552a, unless the individual was told that the
number would be disclosed;
(2)
Bureau of criminal investigation and information criminal records check results
pursuant to section 4776.04 of the Revised
Code;
(3) Personal information
identified by the state vocational rehabilitation services program
pursuant to
34 C.F.R.
361.38
in effect on
the effective date of this rule;
(4) Any personal information identified in
rule 3304-2-63 of the Administrative
Code;
(5) Any personal information
that is considered confidential under section
149.43
and section
3304.21
of the Revised
Code.
(6)
Employee assistance program records as stated in section
124.88 of the Revised
Code.
(7)
Medical records of OOD employees or their family
members: "Family Medical Leave Act of 1993,"
Pub.
L. No. 103-3;
29 U.S.C. Sec.
260 as implemented in
29 C.F.R.
825.500; Section I of the "Americans with
Disabilities Act of 1990,"42 U.S.C. Sec.
12112(d).
(I) For personal information systems that are computer
systems and contain confidential personal information,
OOD
shall do the following:
(1) Access
restrictions.
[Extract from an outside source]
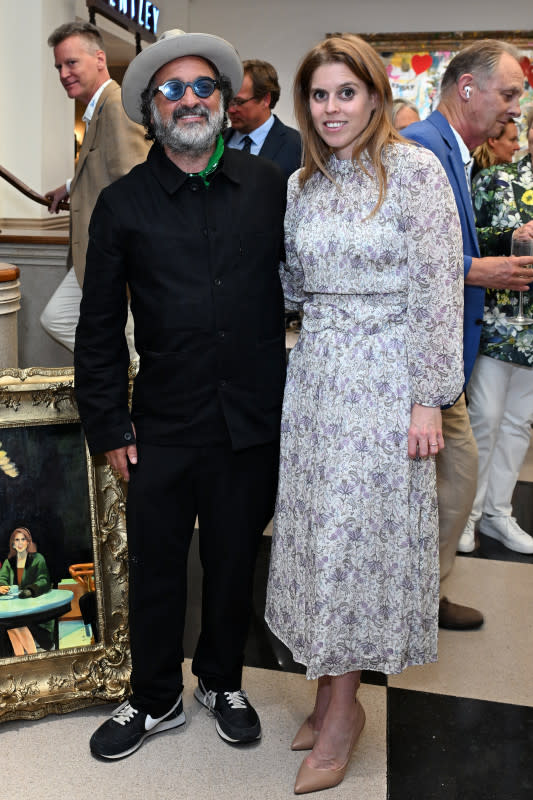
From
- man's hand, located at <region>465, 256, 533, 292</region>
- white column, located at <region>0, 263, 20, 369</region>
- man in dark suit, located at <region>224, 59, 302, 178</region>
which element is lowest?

Access to confidential personal information that is kept
electronically shall require a password or other authentication
measure.
(2) Acquisition of a new
computer system. When OOD acquires a new computer system that stores,
manages or contains confidential personal information,
OOD
shall include a mechanism for recording specific access by employees of
OOD
to confidential personal information in the system.
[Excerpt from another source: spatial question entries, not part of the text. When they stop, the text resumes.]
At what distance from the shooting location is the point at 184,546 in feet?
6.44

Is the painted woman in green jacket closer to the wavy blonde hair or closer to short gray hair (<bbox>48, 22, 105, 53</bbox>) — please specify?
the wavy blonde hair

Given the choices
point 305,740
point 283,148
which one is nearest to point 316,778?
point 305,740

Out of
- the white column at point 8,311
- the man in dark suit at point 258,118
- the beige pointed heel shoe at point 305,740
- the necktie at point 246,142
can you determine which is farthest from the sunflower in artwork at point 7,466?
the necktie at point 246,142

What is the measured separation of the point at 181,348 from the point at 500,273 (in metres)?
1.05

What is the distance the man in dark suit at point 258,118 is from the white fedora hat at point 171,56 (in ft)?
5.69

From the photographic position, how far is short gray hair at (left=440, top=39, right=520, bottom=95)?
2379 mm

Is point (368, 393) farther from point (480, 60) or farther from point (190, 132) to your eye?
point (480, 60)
(3) Upgrading existing computer systems. When
OOD
modifies an existing computer system ,
OOD
shall make a determination whether the modification constitutes an upgrade. Any
upgrades to a computer system, or acquisition of a new
computer system, shall include a mechanism for recording specific access
by OOD employees to confidential personal information in the
system.
(J) Logging requirements regarding confidential
personal information in existing computer systems.
(1)
Employees who access confidential personal information
within computer systems shall maintain a log that records that access
unless a mechanism automatically records specific
access by OOD employees to that computer system.
(2) Access to personal confidential
information is not required to be entered into the log under the following
circumstances:
(a) The OOD employee is accessing confidential personal information for official
OOD
purposes, including research, and the access is not specifically directed
toward a specifically named individual or a group of specifically named
individuals.
(b) The
OOD employee is accessing confidential personal information for routine
office procedures and the access is not specifically directed toward a
specifically named individual or a group of specifically named
individuals.
(c) The
OOD employee comes into incidental contact with confidential personal
information and the access of the information is not specifically directed
toward a specifically named individual or a group of specifically named
individuals;
(d) The
OOD employee accesses confidential personal information about an individual
based upon a request made under either of the following circumstances:
(i) The individual requests confidential
personal information about himself/herself; or
(ii) The individual makes a request that OOD
takes some action on that individual's behalf and accessing the confidential
personal information is required
to consider or process that request.
(K)
Log management. The agency shall issue a policy that specifies the following:
(1)
The form or forms
for logging and in what format;
(2) Who shall maintain
the log;
(3) What information shall be captured in the
log;
(4) How the log shall be stored; and
(5)
How long information kept in the log is to be retained.
(L) Nothing in this rule limits OOD from
requiring logging in any circumstance that it deems necessary.